I’m not sure I believe in heroes, not in the sense my professor used it. I believe more in heroism. I believe that ordinary people who act in courageous ways, regardless of size, are worthy of recognition and honor. The ones we call heroes are often those who got a large stage to show what was inside of them. The acts that brought them notoriety are the result of a pattern of heroism in many smaller, unseen acts. A soldier goes into battle because he or she has seen a need, signed up, sacrificed time, persevered through boot camp, worked at his or her craft, and obeyed orders. Going into battle may be heroic but so are all the other actions—actions that many people do each day. See a need, volunteer, sacrifice, endure through difficulty, work diligently, and understand authority. These are the fabric of heroism.
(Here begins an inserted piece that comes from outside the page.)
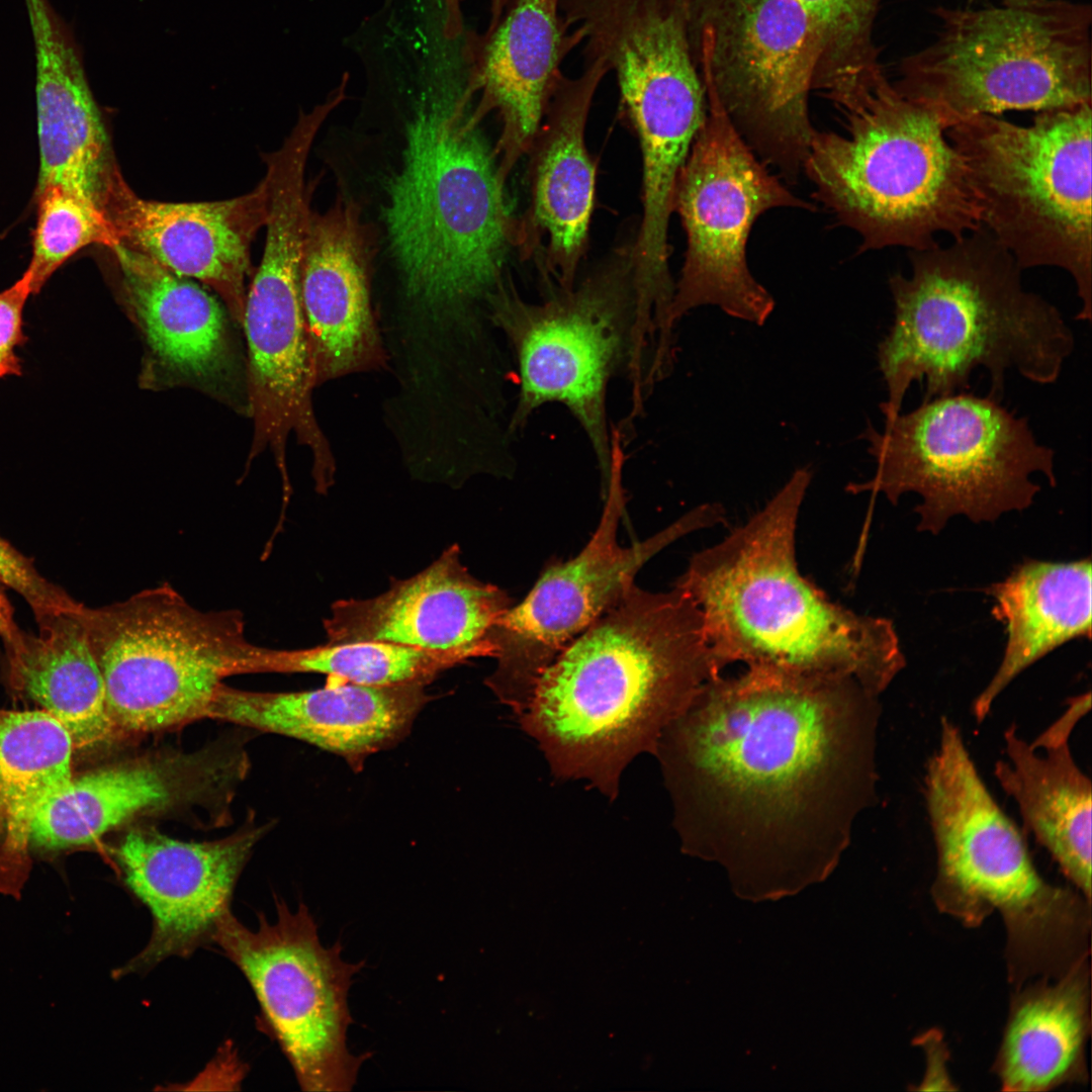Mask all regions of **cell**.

In that case, we have hundreds of heroes at Boys State. Our veterans certainly are heroes. So are the staff members that give their time—some for much more than a week—to help this program continue. So are parents and teachers and role models from home. So are the hard-working support staff at Rider University. So are the delegates who toil for the good of others, even when they will never see the spotlight that the ALJBS Governor or Boys Nation Senators will.

We care deeply about that kind of heroism. The biggest award we give out each year highlights exactly that. The Todd Eaton Award is given to the delegate who best exemplifies the ideals of the program. It’s for the person who respects others, labors behind the scenes, helps others to achieve their goals, and cares for the other young men in his city.

Let that sink in for a moment: the biggest award we give at Boys State is designed not to go to the guy who works hard to win everything but to the guy who works hard to help others win.

This is the person we call our hero.

Adulthood isn’t just about seeing things in black and white. It’s about taking responsibility and looking beyond your own interests for the good of others. Our veterans give us perhaps the ultimate example of that. Our staff members give us a great example too, and so do our Todd Eaton award winners. We are surrounded by heroes, appreciated and unappreciated.

We are also surrounded by opportunities to be heroic, whether we appreciate them or not. We can see what to do. It’s not complicated. See a need, fill a need. Sacrifice. Serve others. Do what’s in front of you. If we do that, then we too can be heroes, whether just for one day or for far, far more.